Da stürmt er auf die Bühne, der „härteste Hund am Finanzamt“. Fahrig, mit fuchtelnden Händen, in Mausgrau, akkurater Scheitel, das Haar schmierig angeklitscht, Riesenhornbrille. Als Steuerfahnder Siegmund von Treiber tobte Chin Meyer durch die Ole Möhl. Motto: „Der Jubel rollt“. Es beginnt mit Formularen für die ersten Reihen – für die Steuerselbstanzeigen, versteht sich.

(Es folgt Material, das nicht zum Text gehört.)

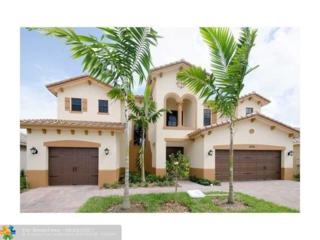 10021 Edgewater Ct, Parkland, FL 33076 (MLS #F10058135) :: Green Realty Properties
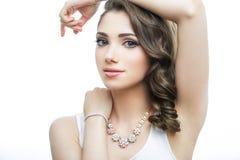 Портрет красивой модели женщины с большими голубыми глазами и романтичным волнистым стилем причёсок Стоковое Изображение RF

Meyer ist temperamentvoll, witzig, schlagfertig, brillant. Wenn er die Finanzkrisen-Blase persifliert, sie anhand der Fuselaktie bis zum Deliriumgarantiezertifikat nachspielt oder die amerikanische Rating-Agentur tun lässt, was sie immer tut: raten. Klar, amerikanischer Slang hilft auch gegen das angeschlagene Image des Finanzamtes („Sie ahnen gar nicht, was hier los war, als Osama Bin Laden sagte, er wolle alle Schläfer wecken“!). Cash Agency klingt doch viel hipper. Da gibt es jetzt „customer orientated service“ für die „science fiction documents“ (Steuererklärungen). Meyer ist interaktiv, überschlägt sich, sprudelt über mit Händen und Füßen, rattert Steuer- und Freibetragsarten runter, lässt das Publikum das Money-Mantra singen und taucht dann und wann für bizarre Mini-Gesangssequenzen in Rot- oder Blaulicht. Meyer teilt aus und nimmt aufs Korn, dass es nur so brummt. Von den Taliban-Bambis, die sich rücksichtslos vors Auto werfen bis zur Eon-, Vattenfall- und Co-Koalition, der einzigen, die hierzulande hält.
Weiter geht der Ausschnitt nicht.